═════ QUOTED TEXT ═════

Fox's complaint, clearly a pleading that comes within the rule, arguably violates both of these representations. But the first one, improper purpose, would be hard to prove. It requires the judge to find a bad intent, and because protecting one's trademark (however invalid the registration might be) is a proper purpose, it is unlikely, absent a "smoking gun" memo ("fuck Franken, sue his ass just to bug him"), no judge will dig deeper than that in evaluating the suit's purpose. But the second representation, that's a bit easier in this case. Judge Chin himself said the case was "wholly without merit, factually and legally." How far a step is it from there to "not warranted by existing law, nor supported by a non-frivolous argument for the extension, modification, reversal of existing law?" If I were Franken's lawyer, I'd be inclined (after a reasonable investigation) to file a motion under Rule 11(c)(1) and ask for a hefty fine.
UPDATE: Sadly, Fox has seen reason and dropped the suit.That dooms the idea of monetary sanctions against Fox's lawyers, as such a motion must allow the lawyer agsinst whom sanctions are sought to withdraw the offending pleading. The dismissal also deprives the court of authority to act on its own to sanction Fox's attorneys. Too bad. L'Affaire Franken was fun while it lasted.

Monday, August 18, 2003

Fucking Moron

Dubya, that is. After last week's blackout, he stopped spreading his legs for the wealthy republicans of Orange County long enough to go on the air and reassure us all. Trouble is, he's so fucking stupid that no one with half a brain winds up reassured. On Thursday, in his first comments, he repeatedly referred to the blackout as a "rolling blackout." Then he did it again the next day suggesting either that the people who prep him aren't very smart themselves (not true, sadly), or that he's simply unteachable. Unlike last week's blackout, George, rolling blackouts are planned. They're a method, albeit a shitty one, to deal with demand for electricity that exceeds supply. You could have asked any of the Californians you met last week about this. They're very familiar with them.

And what galls me about this more than Bush's stupidity itself (he delegates most important functions to people smarter, if no less evil than he, anyway) is the fact that he gets a free pass from the media. If you've seen a reference to this glaring error in a newspaper or mainstream media outlet (or even in a blog more widely read than this one) let me know.

Thursday, August 14, 2003

11. Thou shalt not force thy religion

down the throats of thy fellow citizens. And yet, in the proud tradition of Missibamiana government officials, Chief Justice Roy Moore has announced his intention to defy a federal court order, and force his religion down the throats of his fellow Missibamianans. To be fair, Moore has announced only that he will take his case to the Supreme Court, after losing in the District Court and the Court of Appeals. Of course, unless Moore applies for and receives a stay of the district court's order pending the Supreme Court's ruling -- or decision not to take the case, he's courting a contempt citation. And there can be little doubt that he'd disobey the Supreme Court as well. Federal marshals forcibly restraining Moore while they remove his theses from the wall for him? I hope it doesn't come to that.

═════ INFORMATION SUPPLIED ═════

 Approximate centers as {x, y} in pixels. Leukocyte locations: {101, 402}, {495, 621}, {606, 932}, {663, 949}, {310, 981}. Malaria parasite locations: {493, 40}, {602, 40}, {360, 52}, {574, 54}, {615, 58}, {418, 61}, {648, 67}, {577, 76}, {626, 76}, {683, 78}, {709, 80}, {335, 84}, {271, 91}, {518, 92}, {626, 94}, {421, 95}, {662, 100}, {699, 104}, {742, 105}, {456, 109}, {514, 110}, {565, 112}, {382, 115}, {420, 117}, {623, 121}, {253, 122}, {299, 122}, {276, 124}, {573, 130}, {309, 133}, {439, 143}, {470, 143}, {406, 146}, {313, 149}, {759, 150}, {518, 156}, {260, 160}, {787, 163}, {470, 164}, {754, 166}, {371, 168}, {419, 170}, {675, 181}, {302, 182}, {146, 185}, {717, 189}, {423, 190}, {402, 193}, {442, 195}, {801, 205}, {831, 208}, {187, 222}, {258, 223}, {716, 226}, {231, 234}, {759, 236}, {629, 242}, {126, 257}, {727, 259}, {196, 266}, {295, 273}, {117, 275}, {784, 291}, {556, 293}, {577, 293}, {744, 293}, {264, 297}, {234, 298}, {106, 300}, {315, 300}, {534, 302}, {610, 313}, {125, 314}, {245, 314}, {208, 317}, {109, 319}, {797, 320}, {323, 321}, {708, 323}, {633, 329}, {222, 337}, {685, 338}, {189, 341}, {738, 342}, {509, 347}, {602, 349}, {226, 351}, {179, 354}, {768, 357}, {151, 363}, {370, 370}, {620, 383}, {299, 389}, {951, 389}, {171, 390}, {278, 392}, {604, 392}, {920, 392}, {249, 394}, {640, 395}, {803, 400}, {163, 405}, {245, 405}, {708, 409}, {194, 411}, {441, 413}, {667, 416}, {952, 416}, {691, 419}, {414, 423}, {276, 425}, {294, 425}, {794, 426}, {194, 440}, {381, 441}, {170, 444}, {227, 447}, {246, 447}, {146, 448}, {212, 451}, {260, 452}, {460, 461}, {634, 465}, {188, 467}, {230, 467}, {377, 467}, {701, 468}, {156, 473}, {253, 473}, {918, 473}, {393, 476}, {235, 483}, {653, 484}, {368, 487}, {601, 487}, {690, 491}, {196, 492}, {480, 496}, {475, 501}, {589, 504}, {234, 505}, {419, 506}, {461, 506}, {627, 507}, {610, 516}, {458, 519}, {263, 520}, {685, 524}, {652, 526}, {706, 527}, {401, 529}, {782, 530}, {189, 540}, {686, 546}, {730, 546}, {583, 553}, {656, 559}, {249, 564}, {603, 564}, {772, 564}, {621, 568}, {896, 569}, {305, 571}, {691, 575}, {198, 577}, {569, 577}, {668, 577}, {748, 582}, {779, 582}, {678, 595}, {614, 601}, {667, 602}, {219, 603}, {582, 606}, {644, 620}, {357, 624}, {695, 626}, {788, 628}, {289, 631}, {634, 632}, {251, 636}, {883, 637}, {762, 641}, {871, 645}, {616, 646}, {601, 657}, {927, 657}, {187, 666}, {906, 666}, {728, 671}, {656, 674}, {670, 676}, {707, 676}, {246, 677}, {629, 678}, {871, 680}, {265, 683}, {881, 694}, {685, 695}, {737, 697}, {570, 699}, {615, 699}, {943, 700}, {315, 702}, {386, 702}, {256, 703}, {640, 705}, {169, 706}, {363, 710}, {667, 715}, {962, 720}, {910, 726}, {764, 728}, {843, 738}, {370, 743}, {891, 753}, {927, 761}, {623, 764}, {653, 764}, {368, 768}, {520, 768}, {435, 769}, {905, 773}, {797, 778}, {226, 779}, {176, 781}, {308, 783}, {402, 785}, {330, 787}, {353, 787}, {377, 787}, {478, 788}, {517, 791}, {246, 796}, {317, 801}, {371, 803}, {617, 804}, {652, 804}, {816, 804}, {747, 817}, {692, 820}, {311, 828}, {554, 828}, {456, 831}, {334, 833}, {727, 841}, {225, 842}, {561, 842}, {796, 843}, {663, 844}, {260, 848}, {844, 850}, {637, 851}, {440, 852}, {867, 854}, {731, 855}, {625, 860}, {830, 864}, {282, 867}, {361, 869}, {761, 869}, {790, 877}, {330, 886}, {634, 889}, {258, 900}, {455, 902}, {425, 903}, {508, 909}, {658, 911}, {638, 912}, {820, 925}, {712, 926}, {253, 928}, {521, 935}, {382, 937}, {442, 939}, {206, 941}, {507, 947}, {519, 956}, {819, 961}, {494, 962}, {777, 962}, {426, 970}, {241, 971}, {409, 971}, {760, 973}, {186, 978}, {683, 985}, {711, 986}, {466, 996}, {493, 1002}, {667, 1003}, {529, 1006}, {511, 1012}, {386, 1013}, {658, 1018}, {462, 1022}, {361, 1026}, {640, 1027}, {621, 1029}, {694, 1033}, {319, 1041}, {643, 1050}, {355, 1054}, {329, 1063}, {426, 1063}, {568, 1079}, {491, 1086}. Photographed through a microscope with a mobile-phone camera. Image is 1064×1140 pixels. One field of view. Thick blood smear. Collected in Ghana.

═════

**YOUR TASKS:**
a: In the blog excerpt, why does Fox's dropping the suit rule out monetary sanctions against Fox's lawyers? Answer in one to three sentences.
b: Please echo the blog excerpt between "UPDATE: Sadly, Fox" and "while it lasted.", inclusive, with no changes.
c: Proceed with the blog excerpt from the point where it stops, in its same voice.

**ANSWERS GIVEN:**
a: A sanctions motion must allow the lawyer against whom sanctions are sought to withdraw the offending pleading, and Fox has now dropped the suit.

b:
UPDATE: Sadly, Fox has seen reason and dropped the suit.That dooms the idea of monetary sanctions against Fox's lawyers, as such a motion must allow the lawyer agsinst whom sanctions are sought to withdraw the offending pleading. The dismissal also deprives the court of authority to act on its own to sanction Fox's attorneys. Too bad. L'Affaire Franken was fun while it lasted.

c:
UPDATE 8/19: The trial court denied Moore's request for a stay. Moore's applied to the Eleventh Circuit for a stay, but I think they'll deny it too, having already upheld the trial court on the merits. And unfortunately, there won't be any showdown with federal marshals. Moore will simply be fined for contempt, and the taxpayers of Missibamiana will be poorer by $5,000 a day than they already are -- unless, as is apparently the case, other state officials simply remove the monument in compliance with the order, Moore be damned. Thanks to appellateblog for the links.

Everybody's doing it . . .


Fair and Balanced . . . It's the new black. Not only are Lord Voldemort's minions smug and nasty, they're also humorless.

Wednesday, August 13, 2003

Passion Fruit


I haven’t seen the film. But I’ve read enough of the frothing criticism to know that the Anti-Defamation League has gone seriously, seriously wrong by calling for Gibson to modify his film before releasing it.

To demonstrate, let’s assume that every factual allegation Abe Foxman has made is true. That is, let’s assume for the sake of argument that Gibson’s film:

(1) ”portrays Jewish authorities and the Jewish "mob" as forcing the decision to torture and execute Jesus, thus assuming responsibility for the crucifixion.”

(2) “relies on sinister medieval stereotypes, portraying Jews as blood-thirsty, sadistic and money-hungry enemies of God who lack compassion and humanity.”

(3) “relies on historical errors, chief among them its depiction of the Jewish high priest controlling Pontius Pilate.”

(4) “uses an anti-Jewish account of a 19th century mystical anti-Semitic nun, distorts New Testament interpretation by selectively citing passages to weave a narrative that oversimplifies history, and is hostile to Jews and Judaism.” and

(5) “portrays Jews who adhere to their Jewish faith as enemies of God and the locus of evil.”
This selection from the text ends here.